▸ **Problem to solve**
Please write what comes next in the excerpt on reducing costs through change management, starting after its final sentence.

▸ **Excerpt provided**
Operations Management Best Practice

Reducing Costs through Change Management

by Beverly Goldberg

Executive Summary

  • When senior management decides to move a business in new directions or adopt new methods, processes, and/or technologies in order to remain competitive, it must work to prepare its employees for the changes that will take place as a result.

  • Making formal change management programs a part of the process of change from its inception is necessary to ease employees’ uncertainty and anxiety about the effects of the coming changes in their jobs. This can create resistance to change, slowing or even derailing the adoption of what is new.

  • The board and CEO must make it clear to everyone in the company that they fully support the planned changes, explaining the danger that the business will face if it does not change.

  • The CFO must ensure that change management programs are part of the financial planning for every new process and/or technology that a business intends to adopt, which requires recognizing the time change management programs take and the personnel needed to implement such programs, including staff from various departments such as public relations and human resources as well as outside consultants.

▸ **Extracted material**
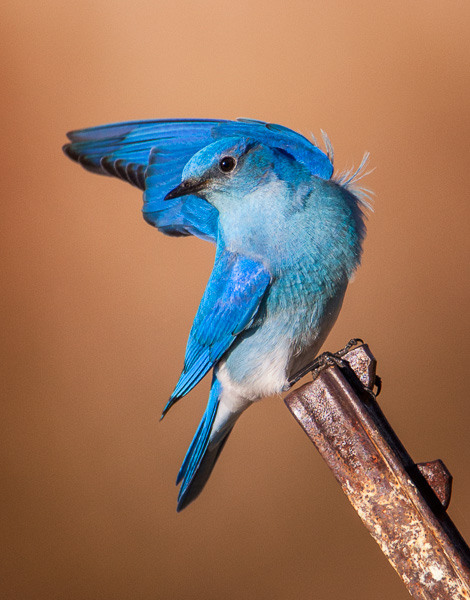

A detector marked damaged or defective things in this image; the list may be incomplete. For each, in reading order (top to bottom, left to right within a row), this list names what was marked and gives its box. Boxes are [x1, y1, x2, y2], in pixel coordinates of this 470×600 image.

rusty metal post [284, 344, 470, 596]
rusted metal perch [284, 342, 470, 600]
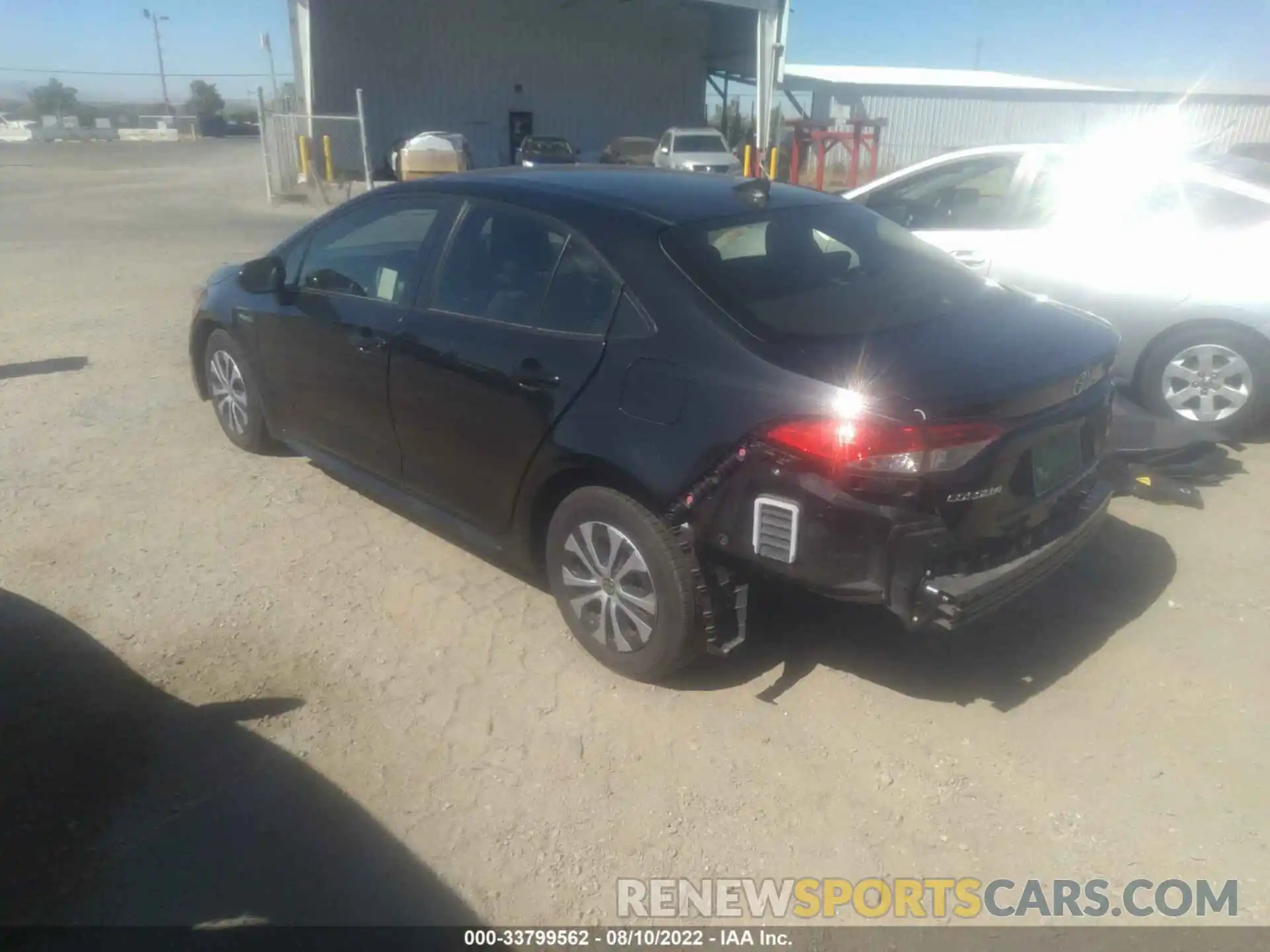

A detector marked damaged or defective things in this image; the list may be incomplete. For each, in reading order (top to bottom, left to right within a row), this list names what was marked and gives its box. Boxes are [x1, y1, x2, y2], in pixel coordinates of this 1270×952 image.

cracked tail light [762, 418, 1000, 473]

▸ **Result below**
Introduction

Today, globalization, technological advances, scientific developments, and new business theories and processes are forcing businesses to make changes over and over again, often introducing yet another change before the last round undertaken has been implemented. The changes that must be made to ensure success in so highly charged a business environment requires changes in the work that people do, the way they do it, the environment they work in, and/or the skill sets they have. Unfortunately, change often meets resistance because it threatens the security and comfort of employees at all levels and in all areas of the business. Senior management must take responsibility for seeing to it that this natural resistance to change is planned for and that programs are put in place to overcome it before it can delay or even derail the new direction the business is taking.

Change management may be described as a process for opening an enterprise’s culture to new ways, gaining individual employee buy-in, and training employees to be a part of the new and better enterprise. If management fails to anticipate the need for change management, projects will inevitably cost more than anticipated—or fail. The CFO is responsible for making certain that plans for managing change and the costs of doing so are included in proposed budgets for implementing new processes and new technologies. By reducing resistance to what is new from the start, costly delays in implementation can be avoided and projects are far more likely to be finished on time and on budget.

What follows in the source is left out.